Aurora's text conditioning is trained on GPT-4-generated descriptions, not organic human-written metadata. How well it transfers to real-world domain notes, system documentation, or terse internal labels is untested. The benchmark text descriptions are carefully crafted; production text annotations rarely are.

The probabilistic output requires 100 samples for full quality — which is 100 forward passes through a 0.4B parameter model. For latency-sensitive applications where zero-shot forecasting needs to run in milliseconds, that is a hard constraint. The authors report 83.5ms per sample on a single A800, implying ~8 seconds for the full 100-sample draw, which is viable for batch workloads but not real-time streaming inference.

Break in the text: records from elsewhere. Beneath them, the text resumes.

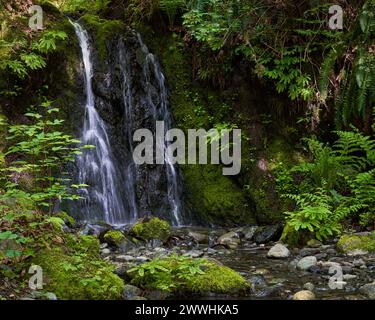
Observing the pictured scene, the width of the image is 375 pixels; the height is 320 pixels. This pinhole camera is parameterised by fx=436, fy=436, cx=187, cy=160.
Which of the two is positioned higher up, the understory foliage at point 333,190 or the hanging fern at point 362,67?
the hanging fern at point 362,67

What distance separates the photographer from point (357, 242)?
5844 millimetres

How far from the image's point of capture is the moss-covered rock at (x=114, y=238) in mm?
6143

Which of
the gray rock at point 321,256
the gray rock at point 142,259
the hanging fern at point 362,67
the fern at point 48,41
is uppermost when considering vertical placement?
the fern at point 48,41

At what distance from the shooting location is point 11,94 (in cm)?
841

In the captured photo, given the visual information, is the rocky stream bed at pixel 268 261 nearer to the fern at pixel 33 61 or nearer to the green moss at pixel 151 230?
the green moss at pixel 151 230

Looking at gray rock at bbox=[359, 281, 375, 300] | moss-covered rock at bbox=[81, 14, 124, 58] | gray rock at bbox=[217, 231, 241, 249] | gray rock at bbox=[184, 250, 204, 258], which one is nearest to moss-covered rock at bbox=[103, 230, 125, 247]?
gray rock at bbox=[184, 250, 204, 258]

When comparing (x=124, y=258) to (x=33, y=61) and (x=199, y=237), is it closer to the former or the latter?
A: (x=199, y=237)

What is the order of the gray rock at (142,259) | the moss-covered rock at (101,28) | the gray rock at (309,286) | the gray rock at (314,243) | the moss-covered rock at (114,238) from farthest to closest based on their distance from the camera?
the moss-covered rock at (101,28) → the gray rock at (314,243) → the moss-covered rock at (114,238) → the gray rock at (142,259) → the gray rock at (309,286)

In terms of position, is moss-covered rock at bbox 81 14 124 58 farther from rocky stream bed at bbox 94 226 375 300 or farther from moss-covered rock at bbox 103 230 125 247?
moss-covered rock at bbox 103 230 125 247

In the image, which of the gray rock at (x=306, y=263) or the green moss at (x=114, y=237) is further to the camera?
the green moss at (x=114, y=237)

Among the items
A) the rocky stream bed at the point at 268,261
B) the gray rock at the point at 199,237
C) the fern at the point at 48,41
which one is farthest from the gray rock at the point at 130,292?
the fern at the point at 48,41

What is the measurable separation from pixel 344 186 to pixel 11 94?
6385 mm

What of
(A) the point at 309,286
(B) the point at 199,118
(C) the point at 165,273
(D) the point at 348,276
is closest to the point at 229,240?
(D) the point at 348,276

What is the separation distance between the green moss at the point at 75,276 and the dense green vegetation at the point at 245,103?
2038mm
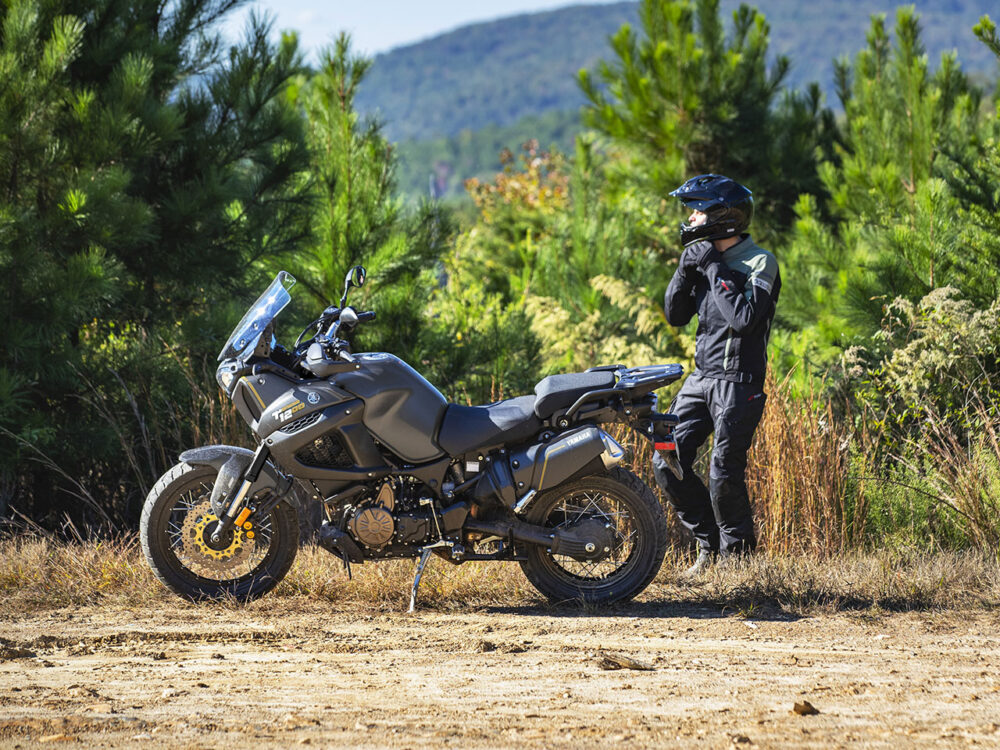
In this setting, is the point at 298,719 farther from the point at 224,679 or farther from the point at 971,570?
the point at 971,570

And despite the multimodal framing, users cannot supply their own images. The visual pathway is entirely internal. Researchers hoping to feed in time series visualizations, chart screenshots, or satellite imagery will need to build that capability themselves — it is not in the current release.

#Looking Ahead

Aurora is part of a broader emerging pattern: the same Decision Intelligence group has also released CoRA, a plug-and-play adapter for adding cross-channel correlation to any channel-independent TSFM. The two models are complementary — Aurora as a generalist foundation, CoRA as a fine-grained adaptation mechanism. Together they represent a coherent research program aimed at closing the remaining accuracy gap between foundation models and specialized supervised forecasters.

At ICLR 2026, the TSALM workshop (Time Series in the Age of Large Models) ran for the first time, organized by teams behind Lag-Llama, Chronos, Moment, Moirai, and TimesFM. Aurora's reception there signals that multimodal pretraining is now a serious research direction, not a speculative one. Expect to see text-conditioned pretraining adopted by other major TSFM labs in the next 12 months.

For now: the model is on HuggingFace, the license is MIT, and the results are meaningful. It is worth running on your data.